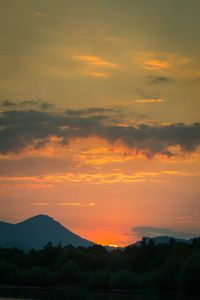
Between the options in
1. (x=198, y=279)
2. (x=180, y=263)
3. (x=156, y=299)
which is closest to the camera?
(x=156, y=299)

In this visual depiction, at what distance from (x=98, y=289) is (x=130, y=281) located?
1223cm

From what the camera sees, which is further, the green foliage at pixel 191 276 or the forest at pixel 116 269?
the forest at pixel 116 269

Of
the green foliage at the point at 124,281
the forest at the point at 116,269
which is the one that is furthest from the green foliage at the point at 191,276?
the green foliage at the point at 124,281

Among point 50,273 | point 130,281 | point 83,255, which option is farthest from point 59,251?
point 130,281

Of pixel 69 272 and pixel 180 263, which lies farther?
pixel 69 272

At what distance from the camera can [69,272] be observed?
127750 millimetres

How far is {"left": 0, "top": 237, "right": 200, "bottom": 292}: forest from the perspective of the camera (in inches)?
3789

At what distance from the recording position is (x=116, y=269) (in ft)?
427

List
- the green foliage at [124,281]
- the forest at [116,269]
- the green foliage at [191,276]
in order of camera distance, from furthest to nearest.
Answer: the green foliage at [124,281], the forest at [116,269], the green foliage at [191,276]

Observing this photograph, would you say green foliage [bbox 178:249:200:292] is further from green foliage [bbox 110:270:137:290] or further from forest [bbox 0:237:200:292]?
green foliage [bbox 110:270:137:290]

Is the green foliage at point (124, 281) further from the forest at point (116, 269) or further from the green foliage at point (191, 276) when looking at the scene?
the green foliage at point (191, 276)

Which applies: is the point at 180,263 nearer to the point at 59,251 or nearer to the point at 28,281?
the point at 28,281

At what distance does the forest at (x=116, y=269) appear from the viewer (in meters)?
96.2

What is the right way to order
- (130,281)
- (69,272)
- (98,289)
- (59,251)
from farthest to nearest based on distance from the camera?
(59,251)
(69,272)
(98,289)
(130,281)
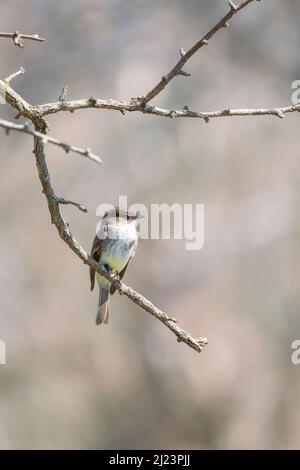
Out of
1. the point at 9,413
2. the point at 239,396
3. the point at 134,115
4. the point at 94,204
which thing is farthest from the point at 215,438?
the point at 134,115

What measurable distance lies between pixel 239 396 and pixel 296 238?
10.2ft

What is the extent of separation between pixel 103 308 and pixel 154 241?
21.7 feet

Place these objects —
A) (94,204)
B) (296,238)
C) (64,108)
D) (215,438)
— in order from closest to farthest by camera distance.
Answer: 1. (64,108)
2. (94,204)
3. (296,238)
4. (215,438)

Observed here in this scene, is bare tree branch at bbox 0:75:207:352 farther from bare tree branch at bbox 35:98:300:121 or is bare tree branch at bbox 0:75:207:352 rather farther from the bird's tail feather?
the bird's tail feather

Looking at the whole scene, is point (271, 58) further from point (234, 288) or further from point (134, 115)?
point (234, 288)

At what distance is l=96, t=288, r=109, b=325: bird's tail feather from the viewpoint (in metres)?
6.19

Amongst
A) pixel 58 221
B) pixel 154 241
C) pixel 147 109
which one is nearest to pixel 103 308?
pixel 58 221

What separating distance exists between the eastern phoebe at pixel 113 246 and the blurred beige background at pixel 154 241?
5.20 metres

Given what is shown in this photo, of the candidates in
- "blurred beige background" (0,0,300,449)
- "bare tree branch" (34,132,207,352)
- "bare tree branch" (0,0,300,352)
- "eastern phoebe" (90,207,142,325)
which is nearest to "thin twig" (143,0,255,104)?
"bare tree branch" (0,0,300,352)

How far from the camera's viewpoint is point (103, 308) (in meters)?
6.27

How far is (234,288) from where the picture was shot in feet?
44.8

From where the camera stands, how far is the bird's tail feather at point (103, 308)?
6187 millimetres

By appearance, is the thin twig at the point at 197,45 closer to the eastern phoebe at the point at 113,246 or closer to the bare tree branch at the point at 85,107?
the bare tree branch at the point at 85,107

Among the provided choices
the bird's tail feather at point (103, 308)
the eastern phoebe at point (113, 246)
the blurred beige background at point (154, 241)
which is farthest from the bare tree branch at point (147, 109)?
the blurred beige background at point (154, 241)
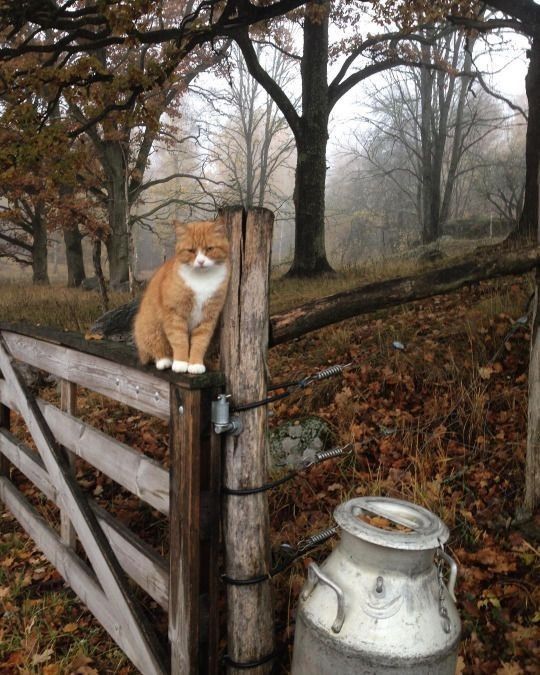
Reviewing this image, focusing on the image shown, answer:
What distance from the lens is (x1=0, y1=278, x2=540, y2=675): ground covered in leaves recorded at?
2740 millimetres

※

TASK DETAILS |
Render every line of the listing above as a JSON list of strings, one string per line, skipping blank lines and leaving out the pictures.

OUTPUT |
[
  "Between the options in",
  "1. (x=198, y=279)",
  "2. (x=180, y=263)",
  "3. (x=156, y=299)",
  "which is closest to the camera?",
  "(x=156, y=299)",
  "In this visual depiction, at what distance from (x=98, y=289) is (x=130, y=281) located?",
  "1223cm",
  "From what the camera sees, which is further, the green foliage at pixel 191 276 or the forest at pixel 116 269?",
  "the forest at pixel 116 269",
  "Of",
  "the green foliage at the point at 124,281",
  "the forest at the point at 116,269",
  "which is the one that is furthest from the green foliage at the point at 191,276?",
  "the green foliage at the point at 124,281",
  "Among point 50,273 | point 130,281 | point 83,255, which option is farthest from point 59,251?",
  "point 130,281",
  "Of pixel 69 272 and pixel 180 263, which lies farther?",
  "pixel 69 272",
  "At what distance from the camera can [69,272] be observed?",
  "127750 millimetres",
  "How far is {\"left\": 0, \"top\": 237, \"right\": 200, \"bottom\": 292}: forest from the perspective of the camera (in inches)?",
  "3789",
  "At what distance from the recording position is (x=116, y=269) (in ft)?",
  "427",
  "List",
  "- the green foliage at [124,281]",
  "- the forest at [116,269]",
  "- the green foliage at [191,276]",
  "in order of camera distance, from furthest to nearest.",
  "Answer: the green foliage at [124,281], the forest at [116,269], the green foliage at [191,276]",
  "Observing this photograph, would you say green foliage [bbox 178:249:200:292] is further from green foliage [bbox 110:270:137:290] or further from forest [bbox 0:237:200:292]?",
  "green foliage [bbox 110:270:137:290]",
  "Is the green foliage at point (124, 281) further from the forest at point (116, 269) or further from the green foliage at point (191, 276) when looking at the scene?",
  "the green foliage at point (191, 276)",
  "Which applies: is the point at 180,263 nearer to the point at 59,251 or nearer to the point at 28,281?",
  "the point at 28,281",
  "At what distance does the forest at (x=116, y=269) appear from the viewer (in meters)?",
  "96.2",
  "What is the right way to order",
  "- (130,281)",
  "- (69,272)",
  "- (98,289)",
  "- (59,251)",
  "from farthest to nearest based on distance from the camera?",
  "(59,251)",
  "(69,272)",
  "(98,289)",
  "(130,281)",
  "Out of",
  "1. the point at 9,413",
  "2. the point at 239,396",
  "3. the point at 134,115",
  "4. the point at 94,204",
  "which thing is farthest from the point at 215,438?",
  "the point at 134,115",
  "What measurable distance lies between pixel 239 396 and pixel 296 238?",
  "10.2ft",
  "What is the extent of separation between pixel 103 308 and pixel 154 241?",
  "21.7 feet",
  "Place these objects —",
  "A) (94,204)",
  "B) (296,238)",
  "C) (64,108)",
  "D) (215,438)",
  "— in order from closest to farthest by camera distance.",
  "Answer: 1. (64,108)",
  "2. (94,204)",
  "3. (296,238)",
  "4. (215,438)",
  "Observed here in this scene, is bare tree branch at bbox 0:75:207:352 farther from bare tree branch at bbox 35:98:300:121 or is bare tree branch at bbox 0:75:207:352 rather farther from the bird's tail feather?",
  "the bird's tail feather",
  "Looking at the whole scene, is point (271, 58) further from point (234, 288) or further from point (134, 115)?",
  "point (234, 288)",
  "At what distance is l=96, t=288, r=109, b=325: bird's tail feather from the viewpoint (in metres)?",
  "6.19",
  "Amongst",
  "A) pixel 58 221",
  "B) pixel 154 241",
  "C) pixel 147 109",
  "which one is nearest to pixel 103 308?",
  "pixel 58 221",
  "What separating distance exists between the eastern phoebe at pixel 113 246 and the blurred beige background at pixel 154 241?",
  "5.20 metres",
  "Given what is shown in this photo, of the candidates in",
  "- \"blurred beige background\" (0,0,300,449)",
  "- \"bare tree branch\" (34,132,207,352)",
  "- \"bare tree branch\" (0,0,300,352)",
  "- \"eastern phoebe\" (90,207,142,325)",
  "which is nearest to \"thin twig\" (143,0,255,104)?",
  "\"bare tree branch\" (0,0,300,352)",
  "How far from the camera's viewpoint is point (103, 308) (in meters)?",
  "6.27",
  "How far is (234,288) from where the picture was shot in feet?",
  "44.8",
  "From where the camera stands, how far is the bird's tail feather at point (103, 308)?",
  "6187 millimetres",
  "By appearance, is the thin twig at the point at 197,45 closer to the eastern phoebe at the point at 113,246 or closer to the bare tree branch at the point at 85,107?",
  "the bare tree branch at the point at 85,107",
  "Among the provided choices",
  "the bird's tail feather at point (103, 308)",
  "the eastern phoebe at point (113, 246)",
  "the blurred beige background at point (154, 241)",
  "which is farthest from the bare tree branch at point (147, 109)?",
  "the blurred beige background at point (154, 241)",
  "Reviewing this image, focusing on the image shown, answer:",
  "What distance from the lens is (x1=0, y1=278, x2=540, y2=675): ground covered in leaves recorded at?",
  "2740 millimetres"
]